» Your instructions:
From the first line to the last, repeat the data exactly and drop the pictures.

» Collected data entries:
# # #
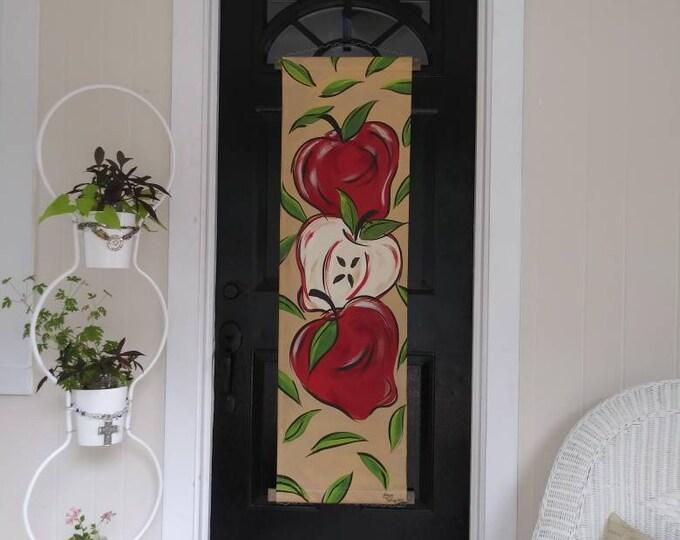 Apples Door Hanger Fall Autumn Door Hanger Apples Decoration Apples for Teacher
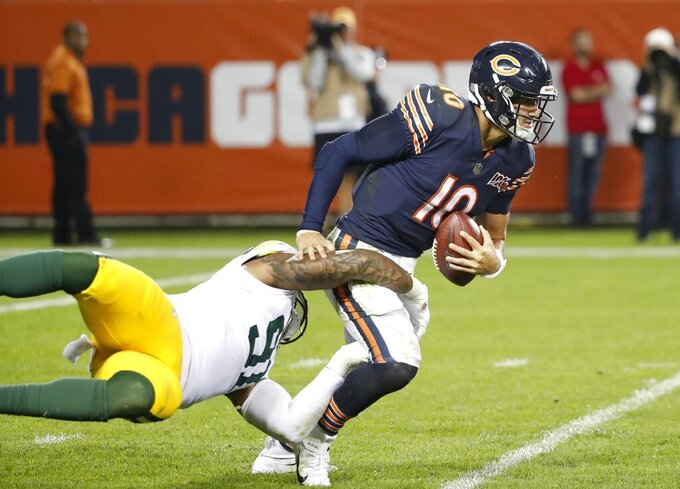 Bears QB Mitchell Trubisky attempts to bounce back again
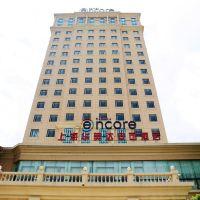 上海華美達安可酒店酒店預訂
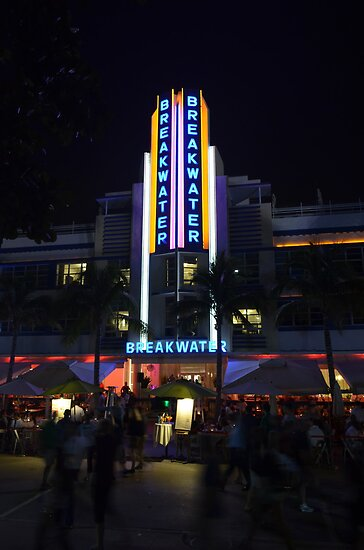 The Breakwater on Ocean Drive in Miami Beach, Florida by 242Digital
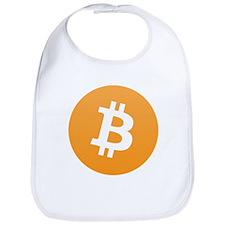 Bitcoin Logo Bib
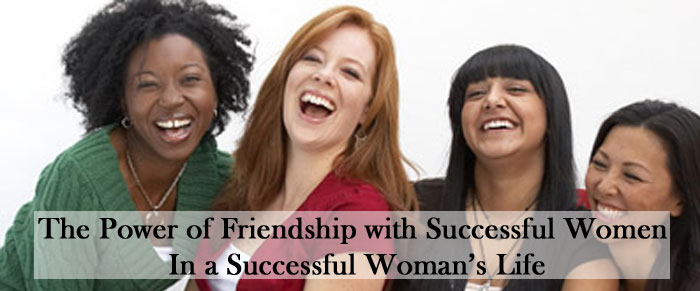 The Secret Society of Successful Sisters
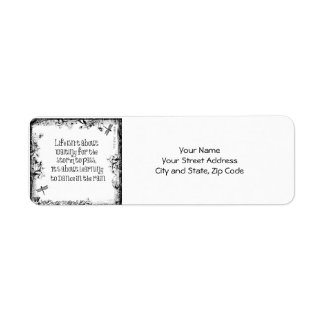 Inspirational Learning to dance in the Rain Quote Labels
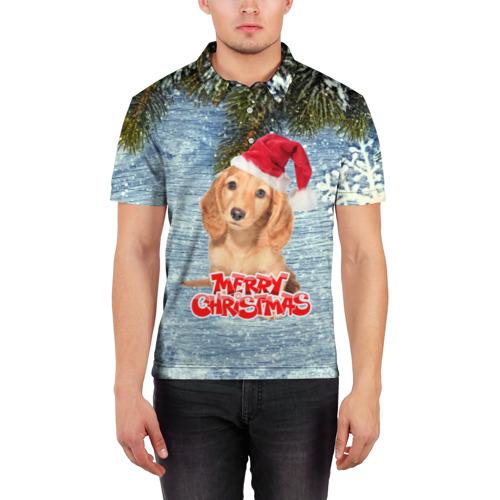 Мужская рубашка поло 3D  Фото 03, Merry christmas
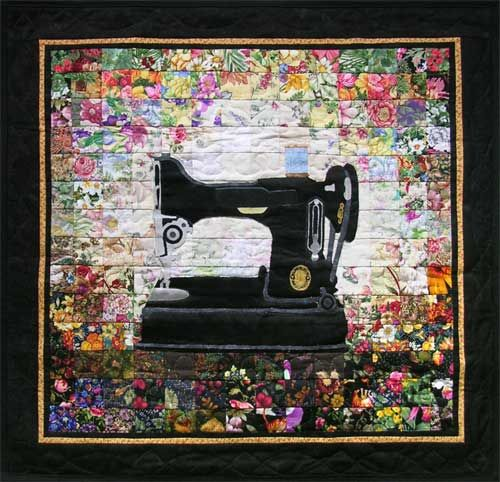 """""""Grandma's Sewing Machine"""" (from Whims Watercolor Quilt Kits)"""
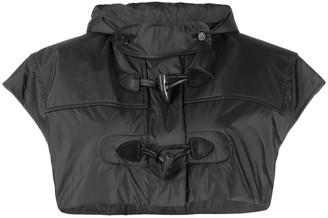 Maison Margiela Cropped Hooded Jacket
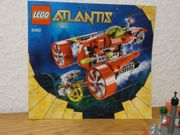 Lego 8060 8057 - Turbojet Unterwasserscooter -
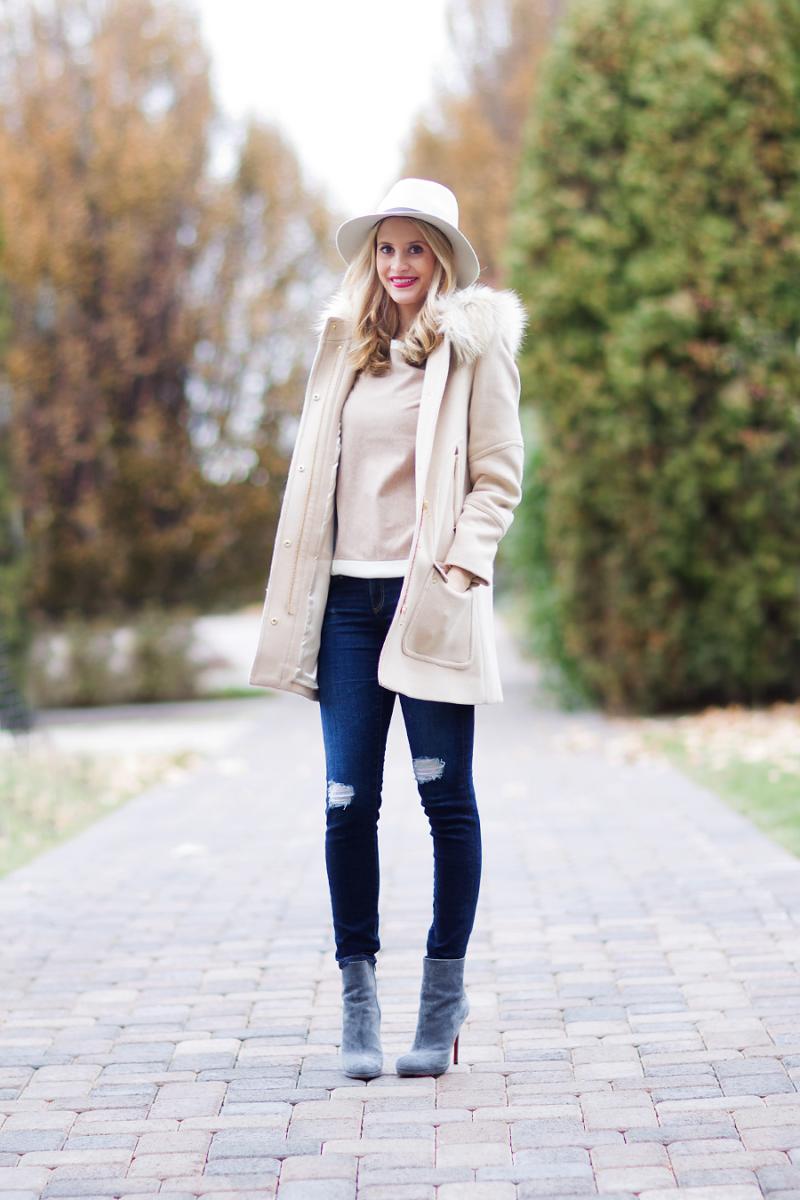 jcrew-wool-coat-ivorylane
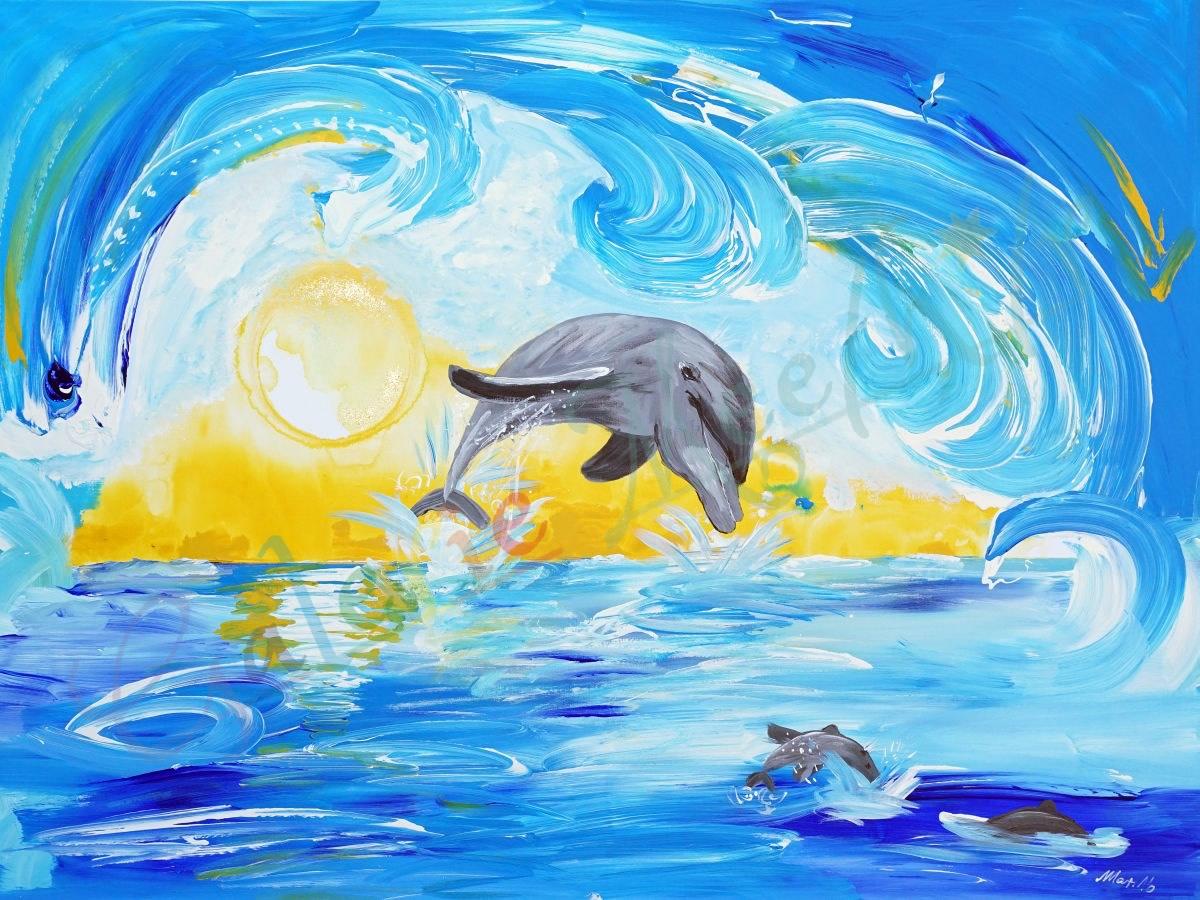 Delphin 120cm x 90 cm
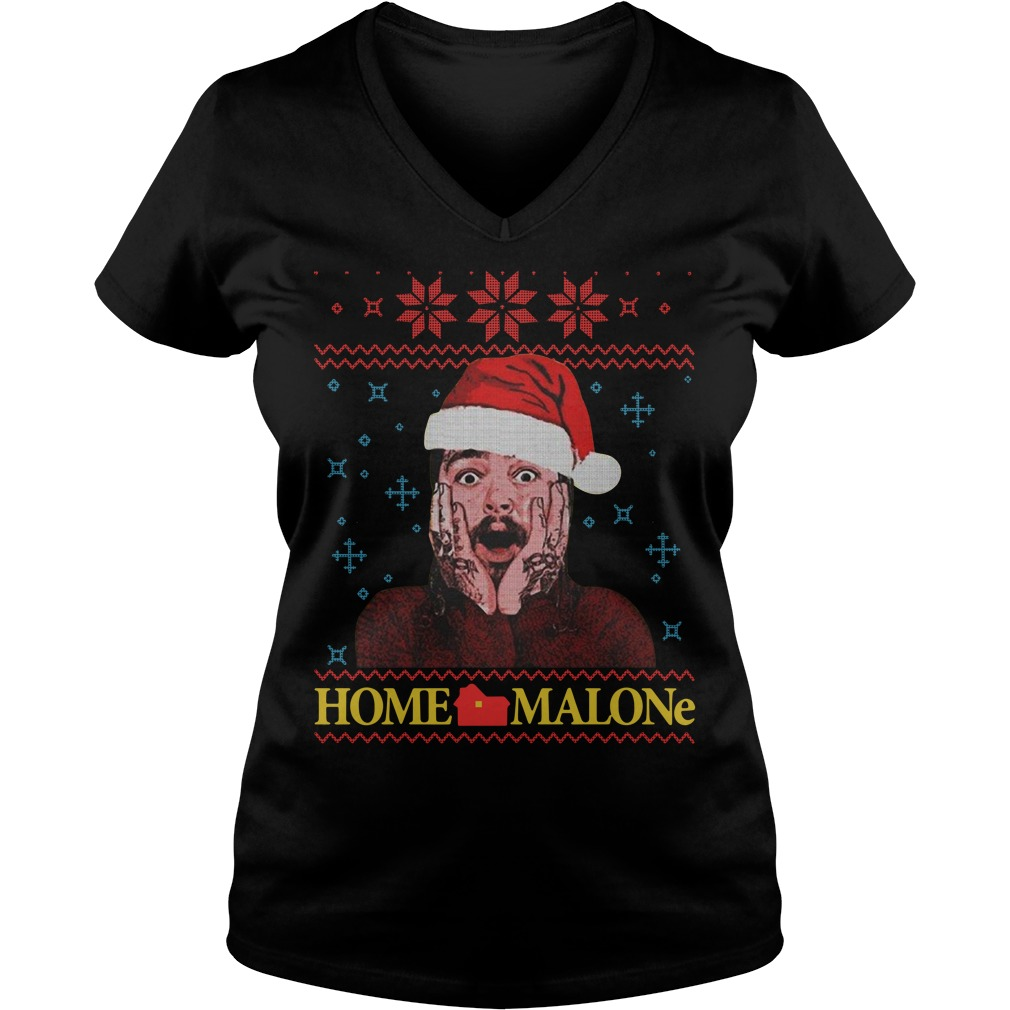 Home Malone Post Malone Christmas ugly Christmas V-neck T-shirt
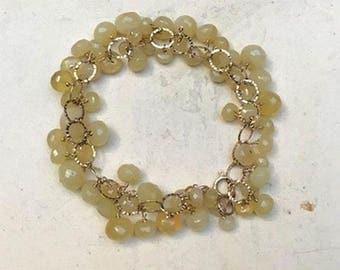 Yellow Opal Bracelet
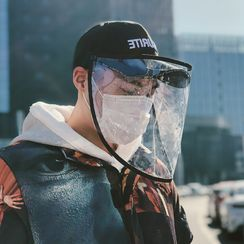 HALAHOME - Baseball Cap with Face Shield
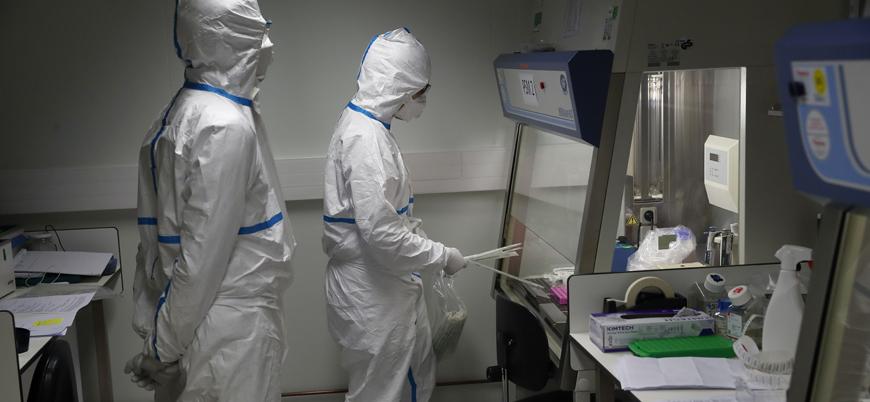 Merkel: Almanya'da insanların yüzde 60'tan fazlasına koronavirüs bulaşabilir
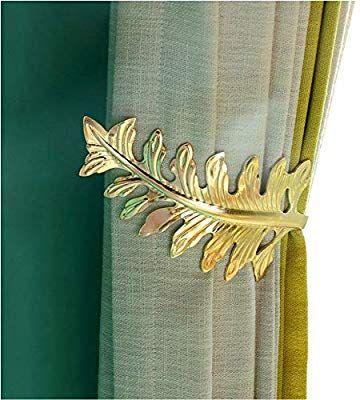 Ajinge Curtain Holdbacks Fashion Leaves Design Curtain Drapery Holdbacks Tie Back Curtain U Metal Hooks 1 Pair Golde With Images Leaf Curtains Curtains Holdbacks Curtains
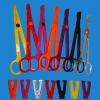 Plastic Scissor,Body Piercings, disposable tattoo piercing tools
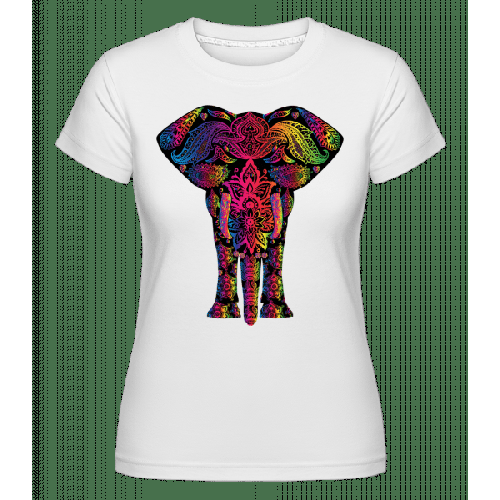 Bunter Elefant - Shirtinator Frauen T-Shirt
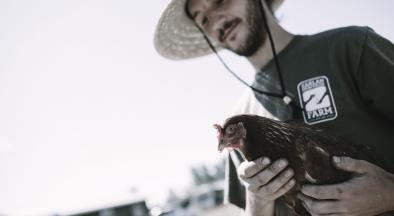 Young agrarian with a chicken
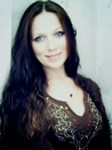 Резюме Продавец-консультант в Херсоне - Екатерина Юрьевна, 27 лет | Rabota.ua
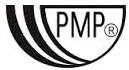 PMP photo
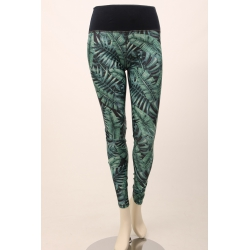 Om Namaste Tropical Legging - Blauw Groen - Medium/Large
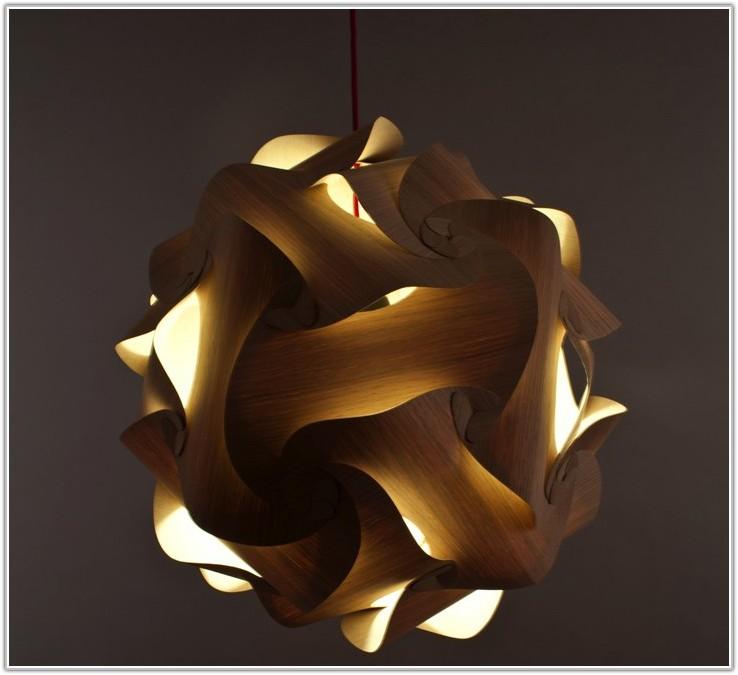Natural Light Reading Lamps Uk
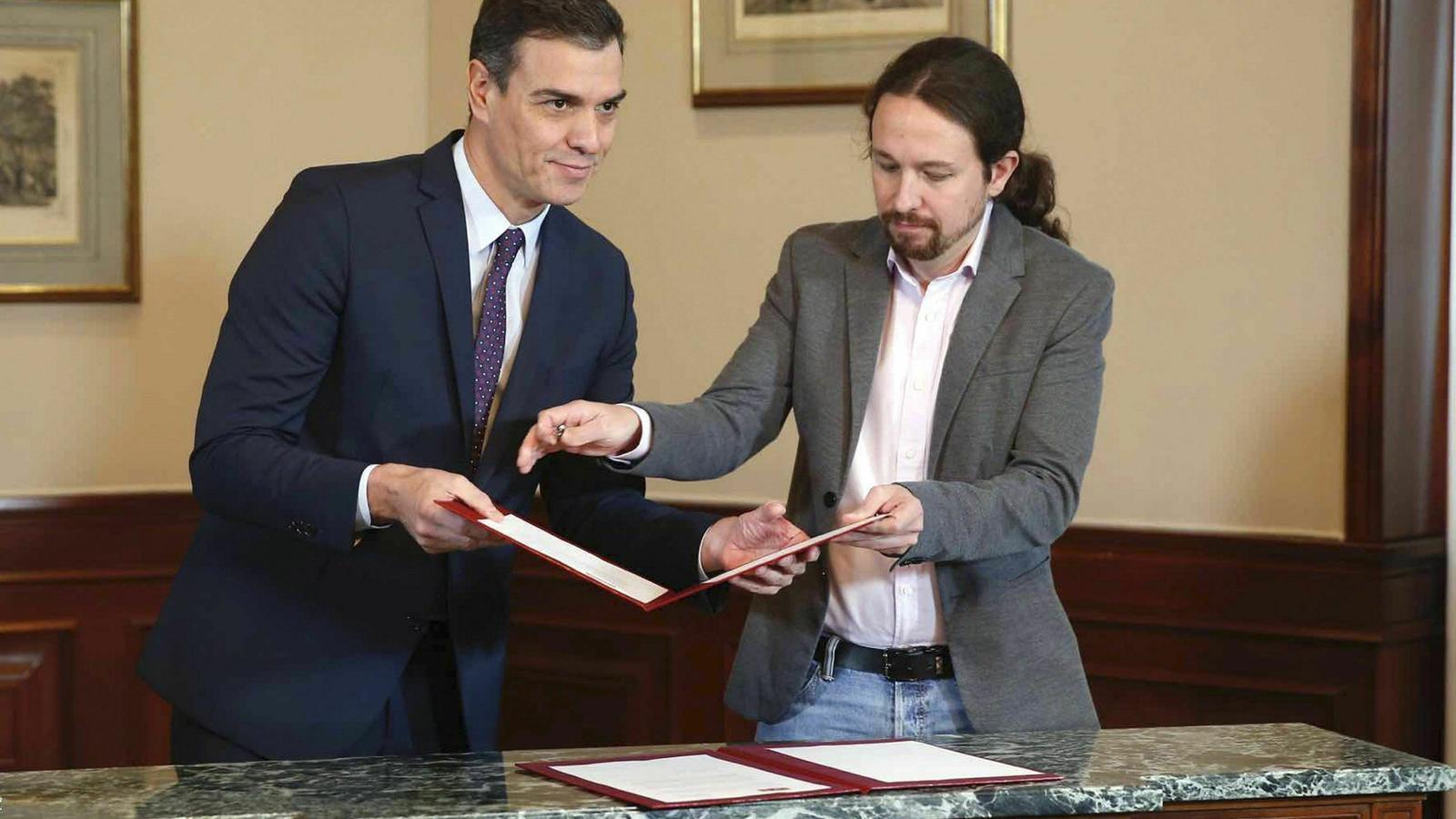 Pedro Sánchez diu que no podria dormir per les nits en un govern de coalició amb Unides Podem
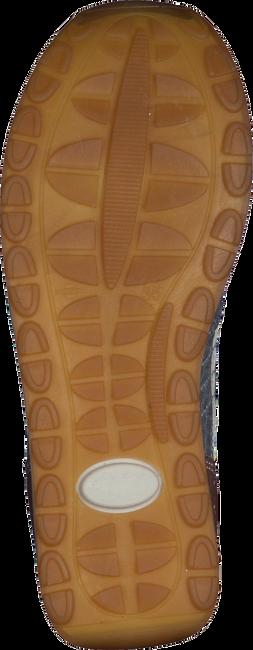 Zilveren PRIMABASE Sneakers PB16ST18  - large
# # #
» Written answer:
 Apples Door Hanger Fall Autumn Door Hanger Apples Decoration Apples for Teacher
 Bears QB Mitchell Trubisky attempts to bounce back again
 上海華美達安可酒店酒店預訂
 The Breakwater on Ocean Drive in Miami Beach, Florida by 242Digital
 Bitcoin Logo Bib
 The Secret Society of Successful Sisters
 Inspirational Learning to dance in the Rain Quote Labels
 Мужская рубашка поло 3D  Фото 03, Merry christmas
 """""""Grandma's Sewing Machine"""" (from Whims Watercolor Quilt Kits)"""
 Maison Margiela Cropped Hooded Jacket
 Lego 8060 8057 - Turbojet Unterwasserscooter -
 jcrew-wool-coat-ivorylane
 Delphin 120cm x 90 cm
 Home Malone Post Malone Christmas ugly Christmas V-neck T-shirt
 Yellow Opal Bracelet
 HALAHOME - Baseball Cap with Face Shield
 Merkel: Almanya'da insanların yüzde 60'tan fazlasına koronavirüs bulaşabilir
 Ajinge Curtain Holdbacks Fashion Leaves Design Curtain Drapery Holdbacks Tie Back Curtain U Metal Hooks 1 Pair Golde With Images Leaf Curtains Curtains Holdbacks Curtains
 Plastic Scissor,Body Piercings, disposable tattoo piercing tools
 Bunter Elefant - Shirtinator Frauen T-Shirt
 Young agrarian with a chicken
 Резюме Продавец-консультант в Херсоне - Екатерина Юрьевна, 27 лет | Rabota.ua
 PMP photo
 Om Namaste Tropical Legging - Blauw Groen - Medium/Large
Natural Light Reading Lamps Uk
 Pedro Sánchez diu que no podria dormir per les nits en un govern de coalició amb Unides Podem
 Zilveren PRIMABASE Sneakers PB16ST18  - large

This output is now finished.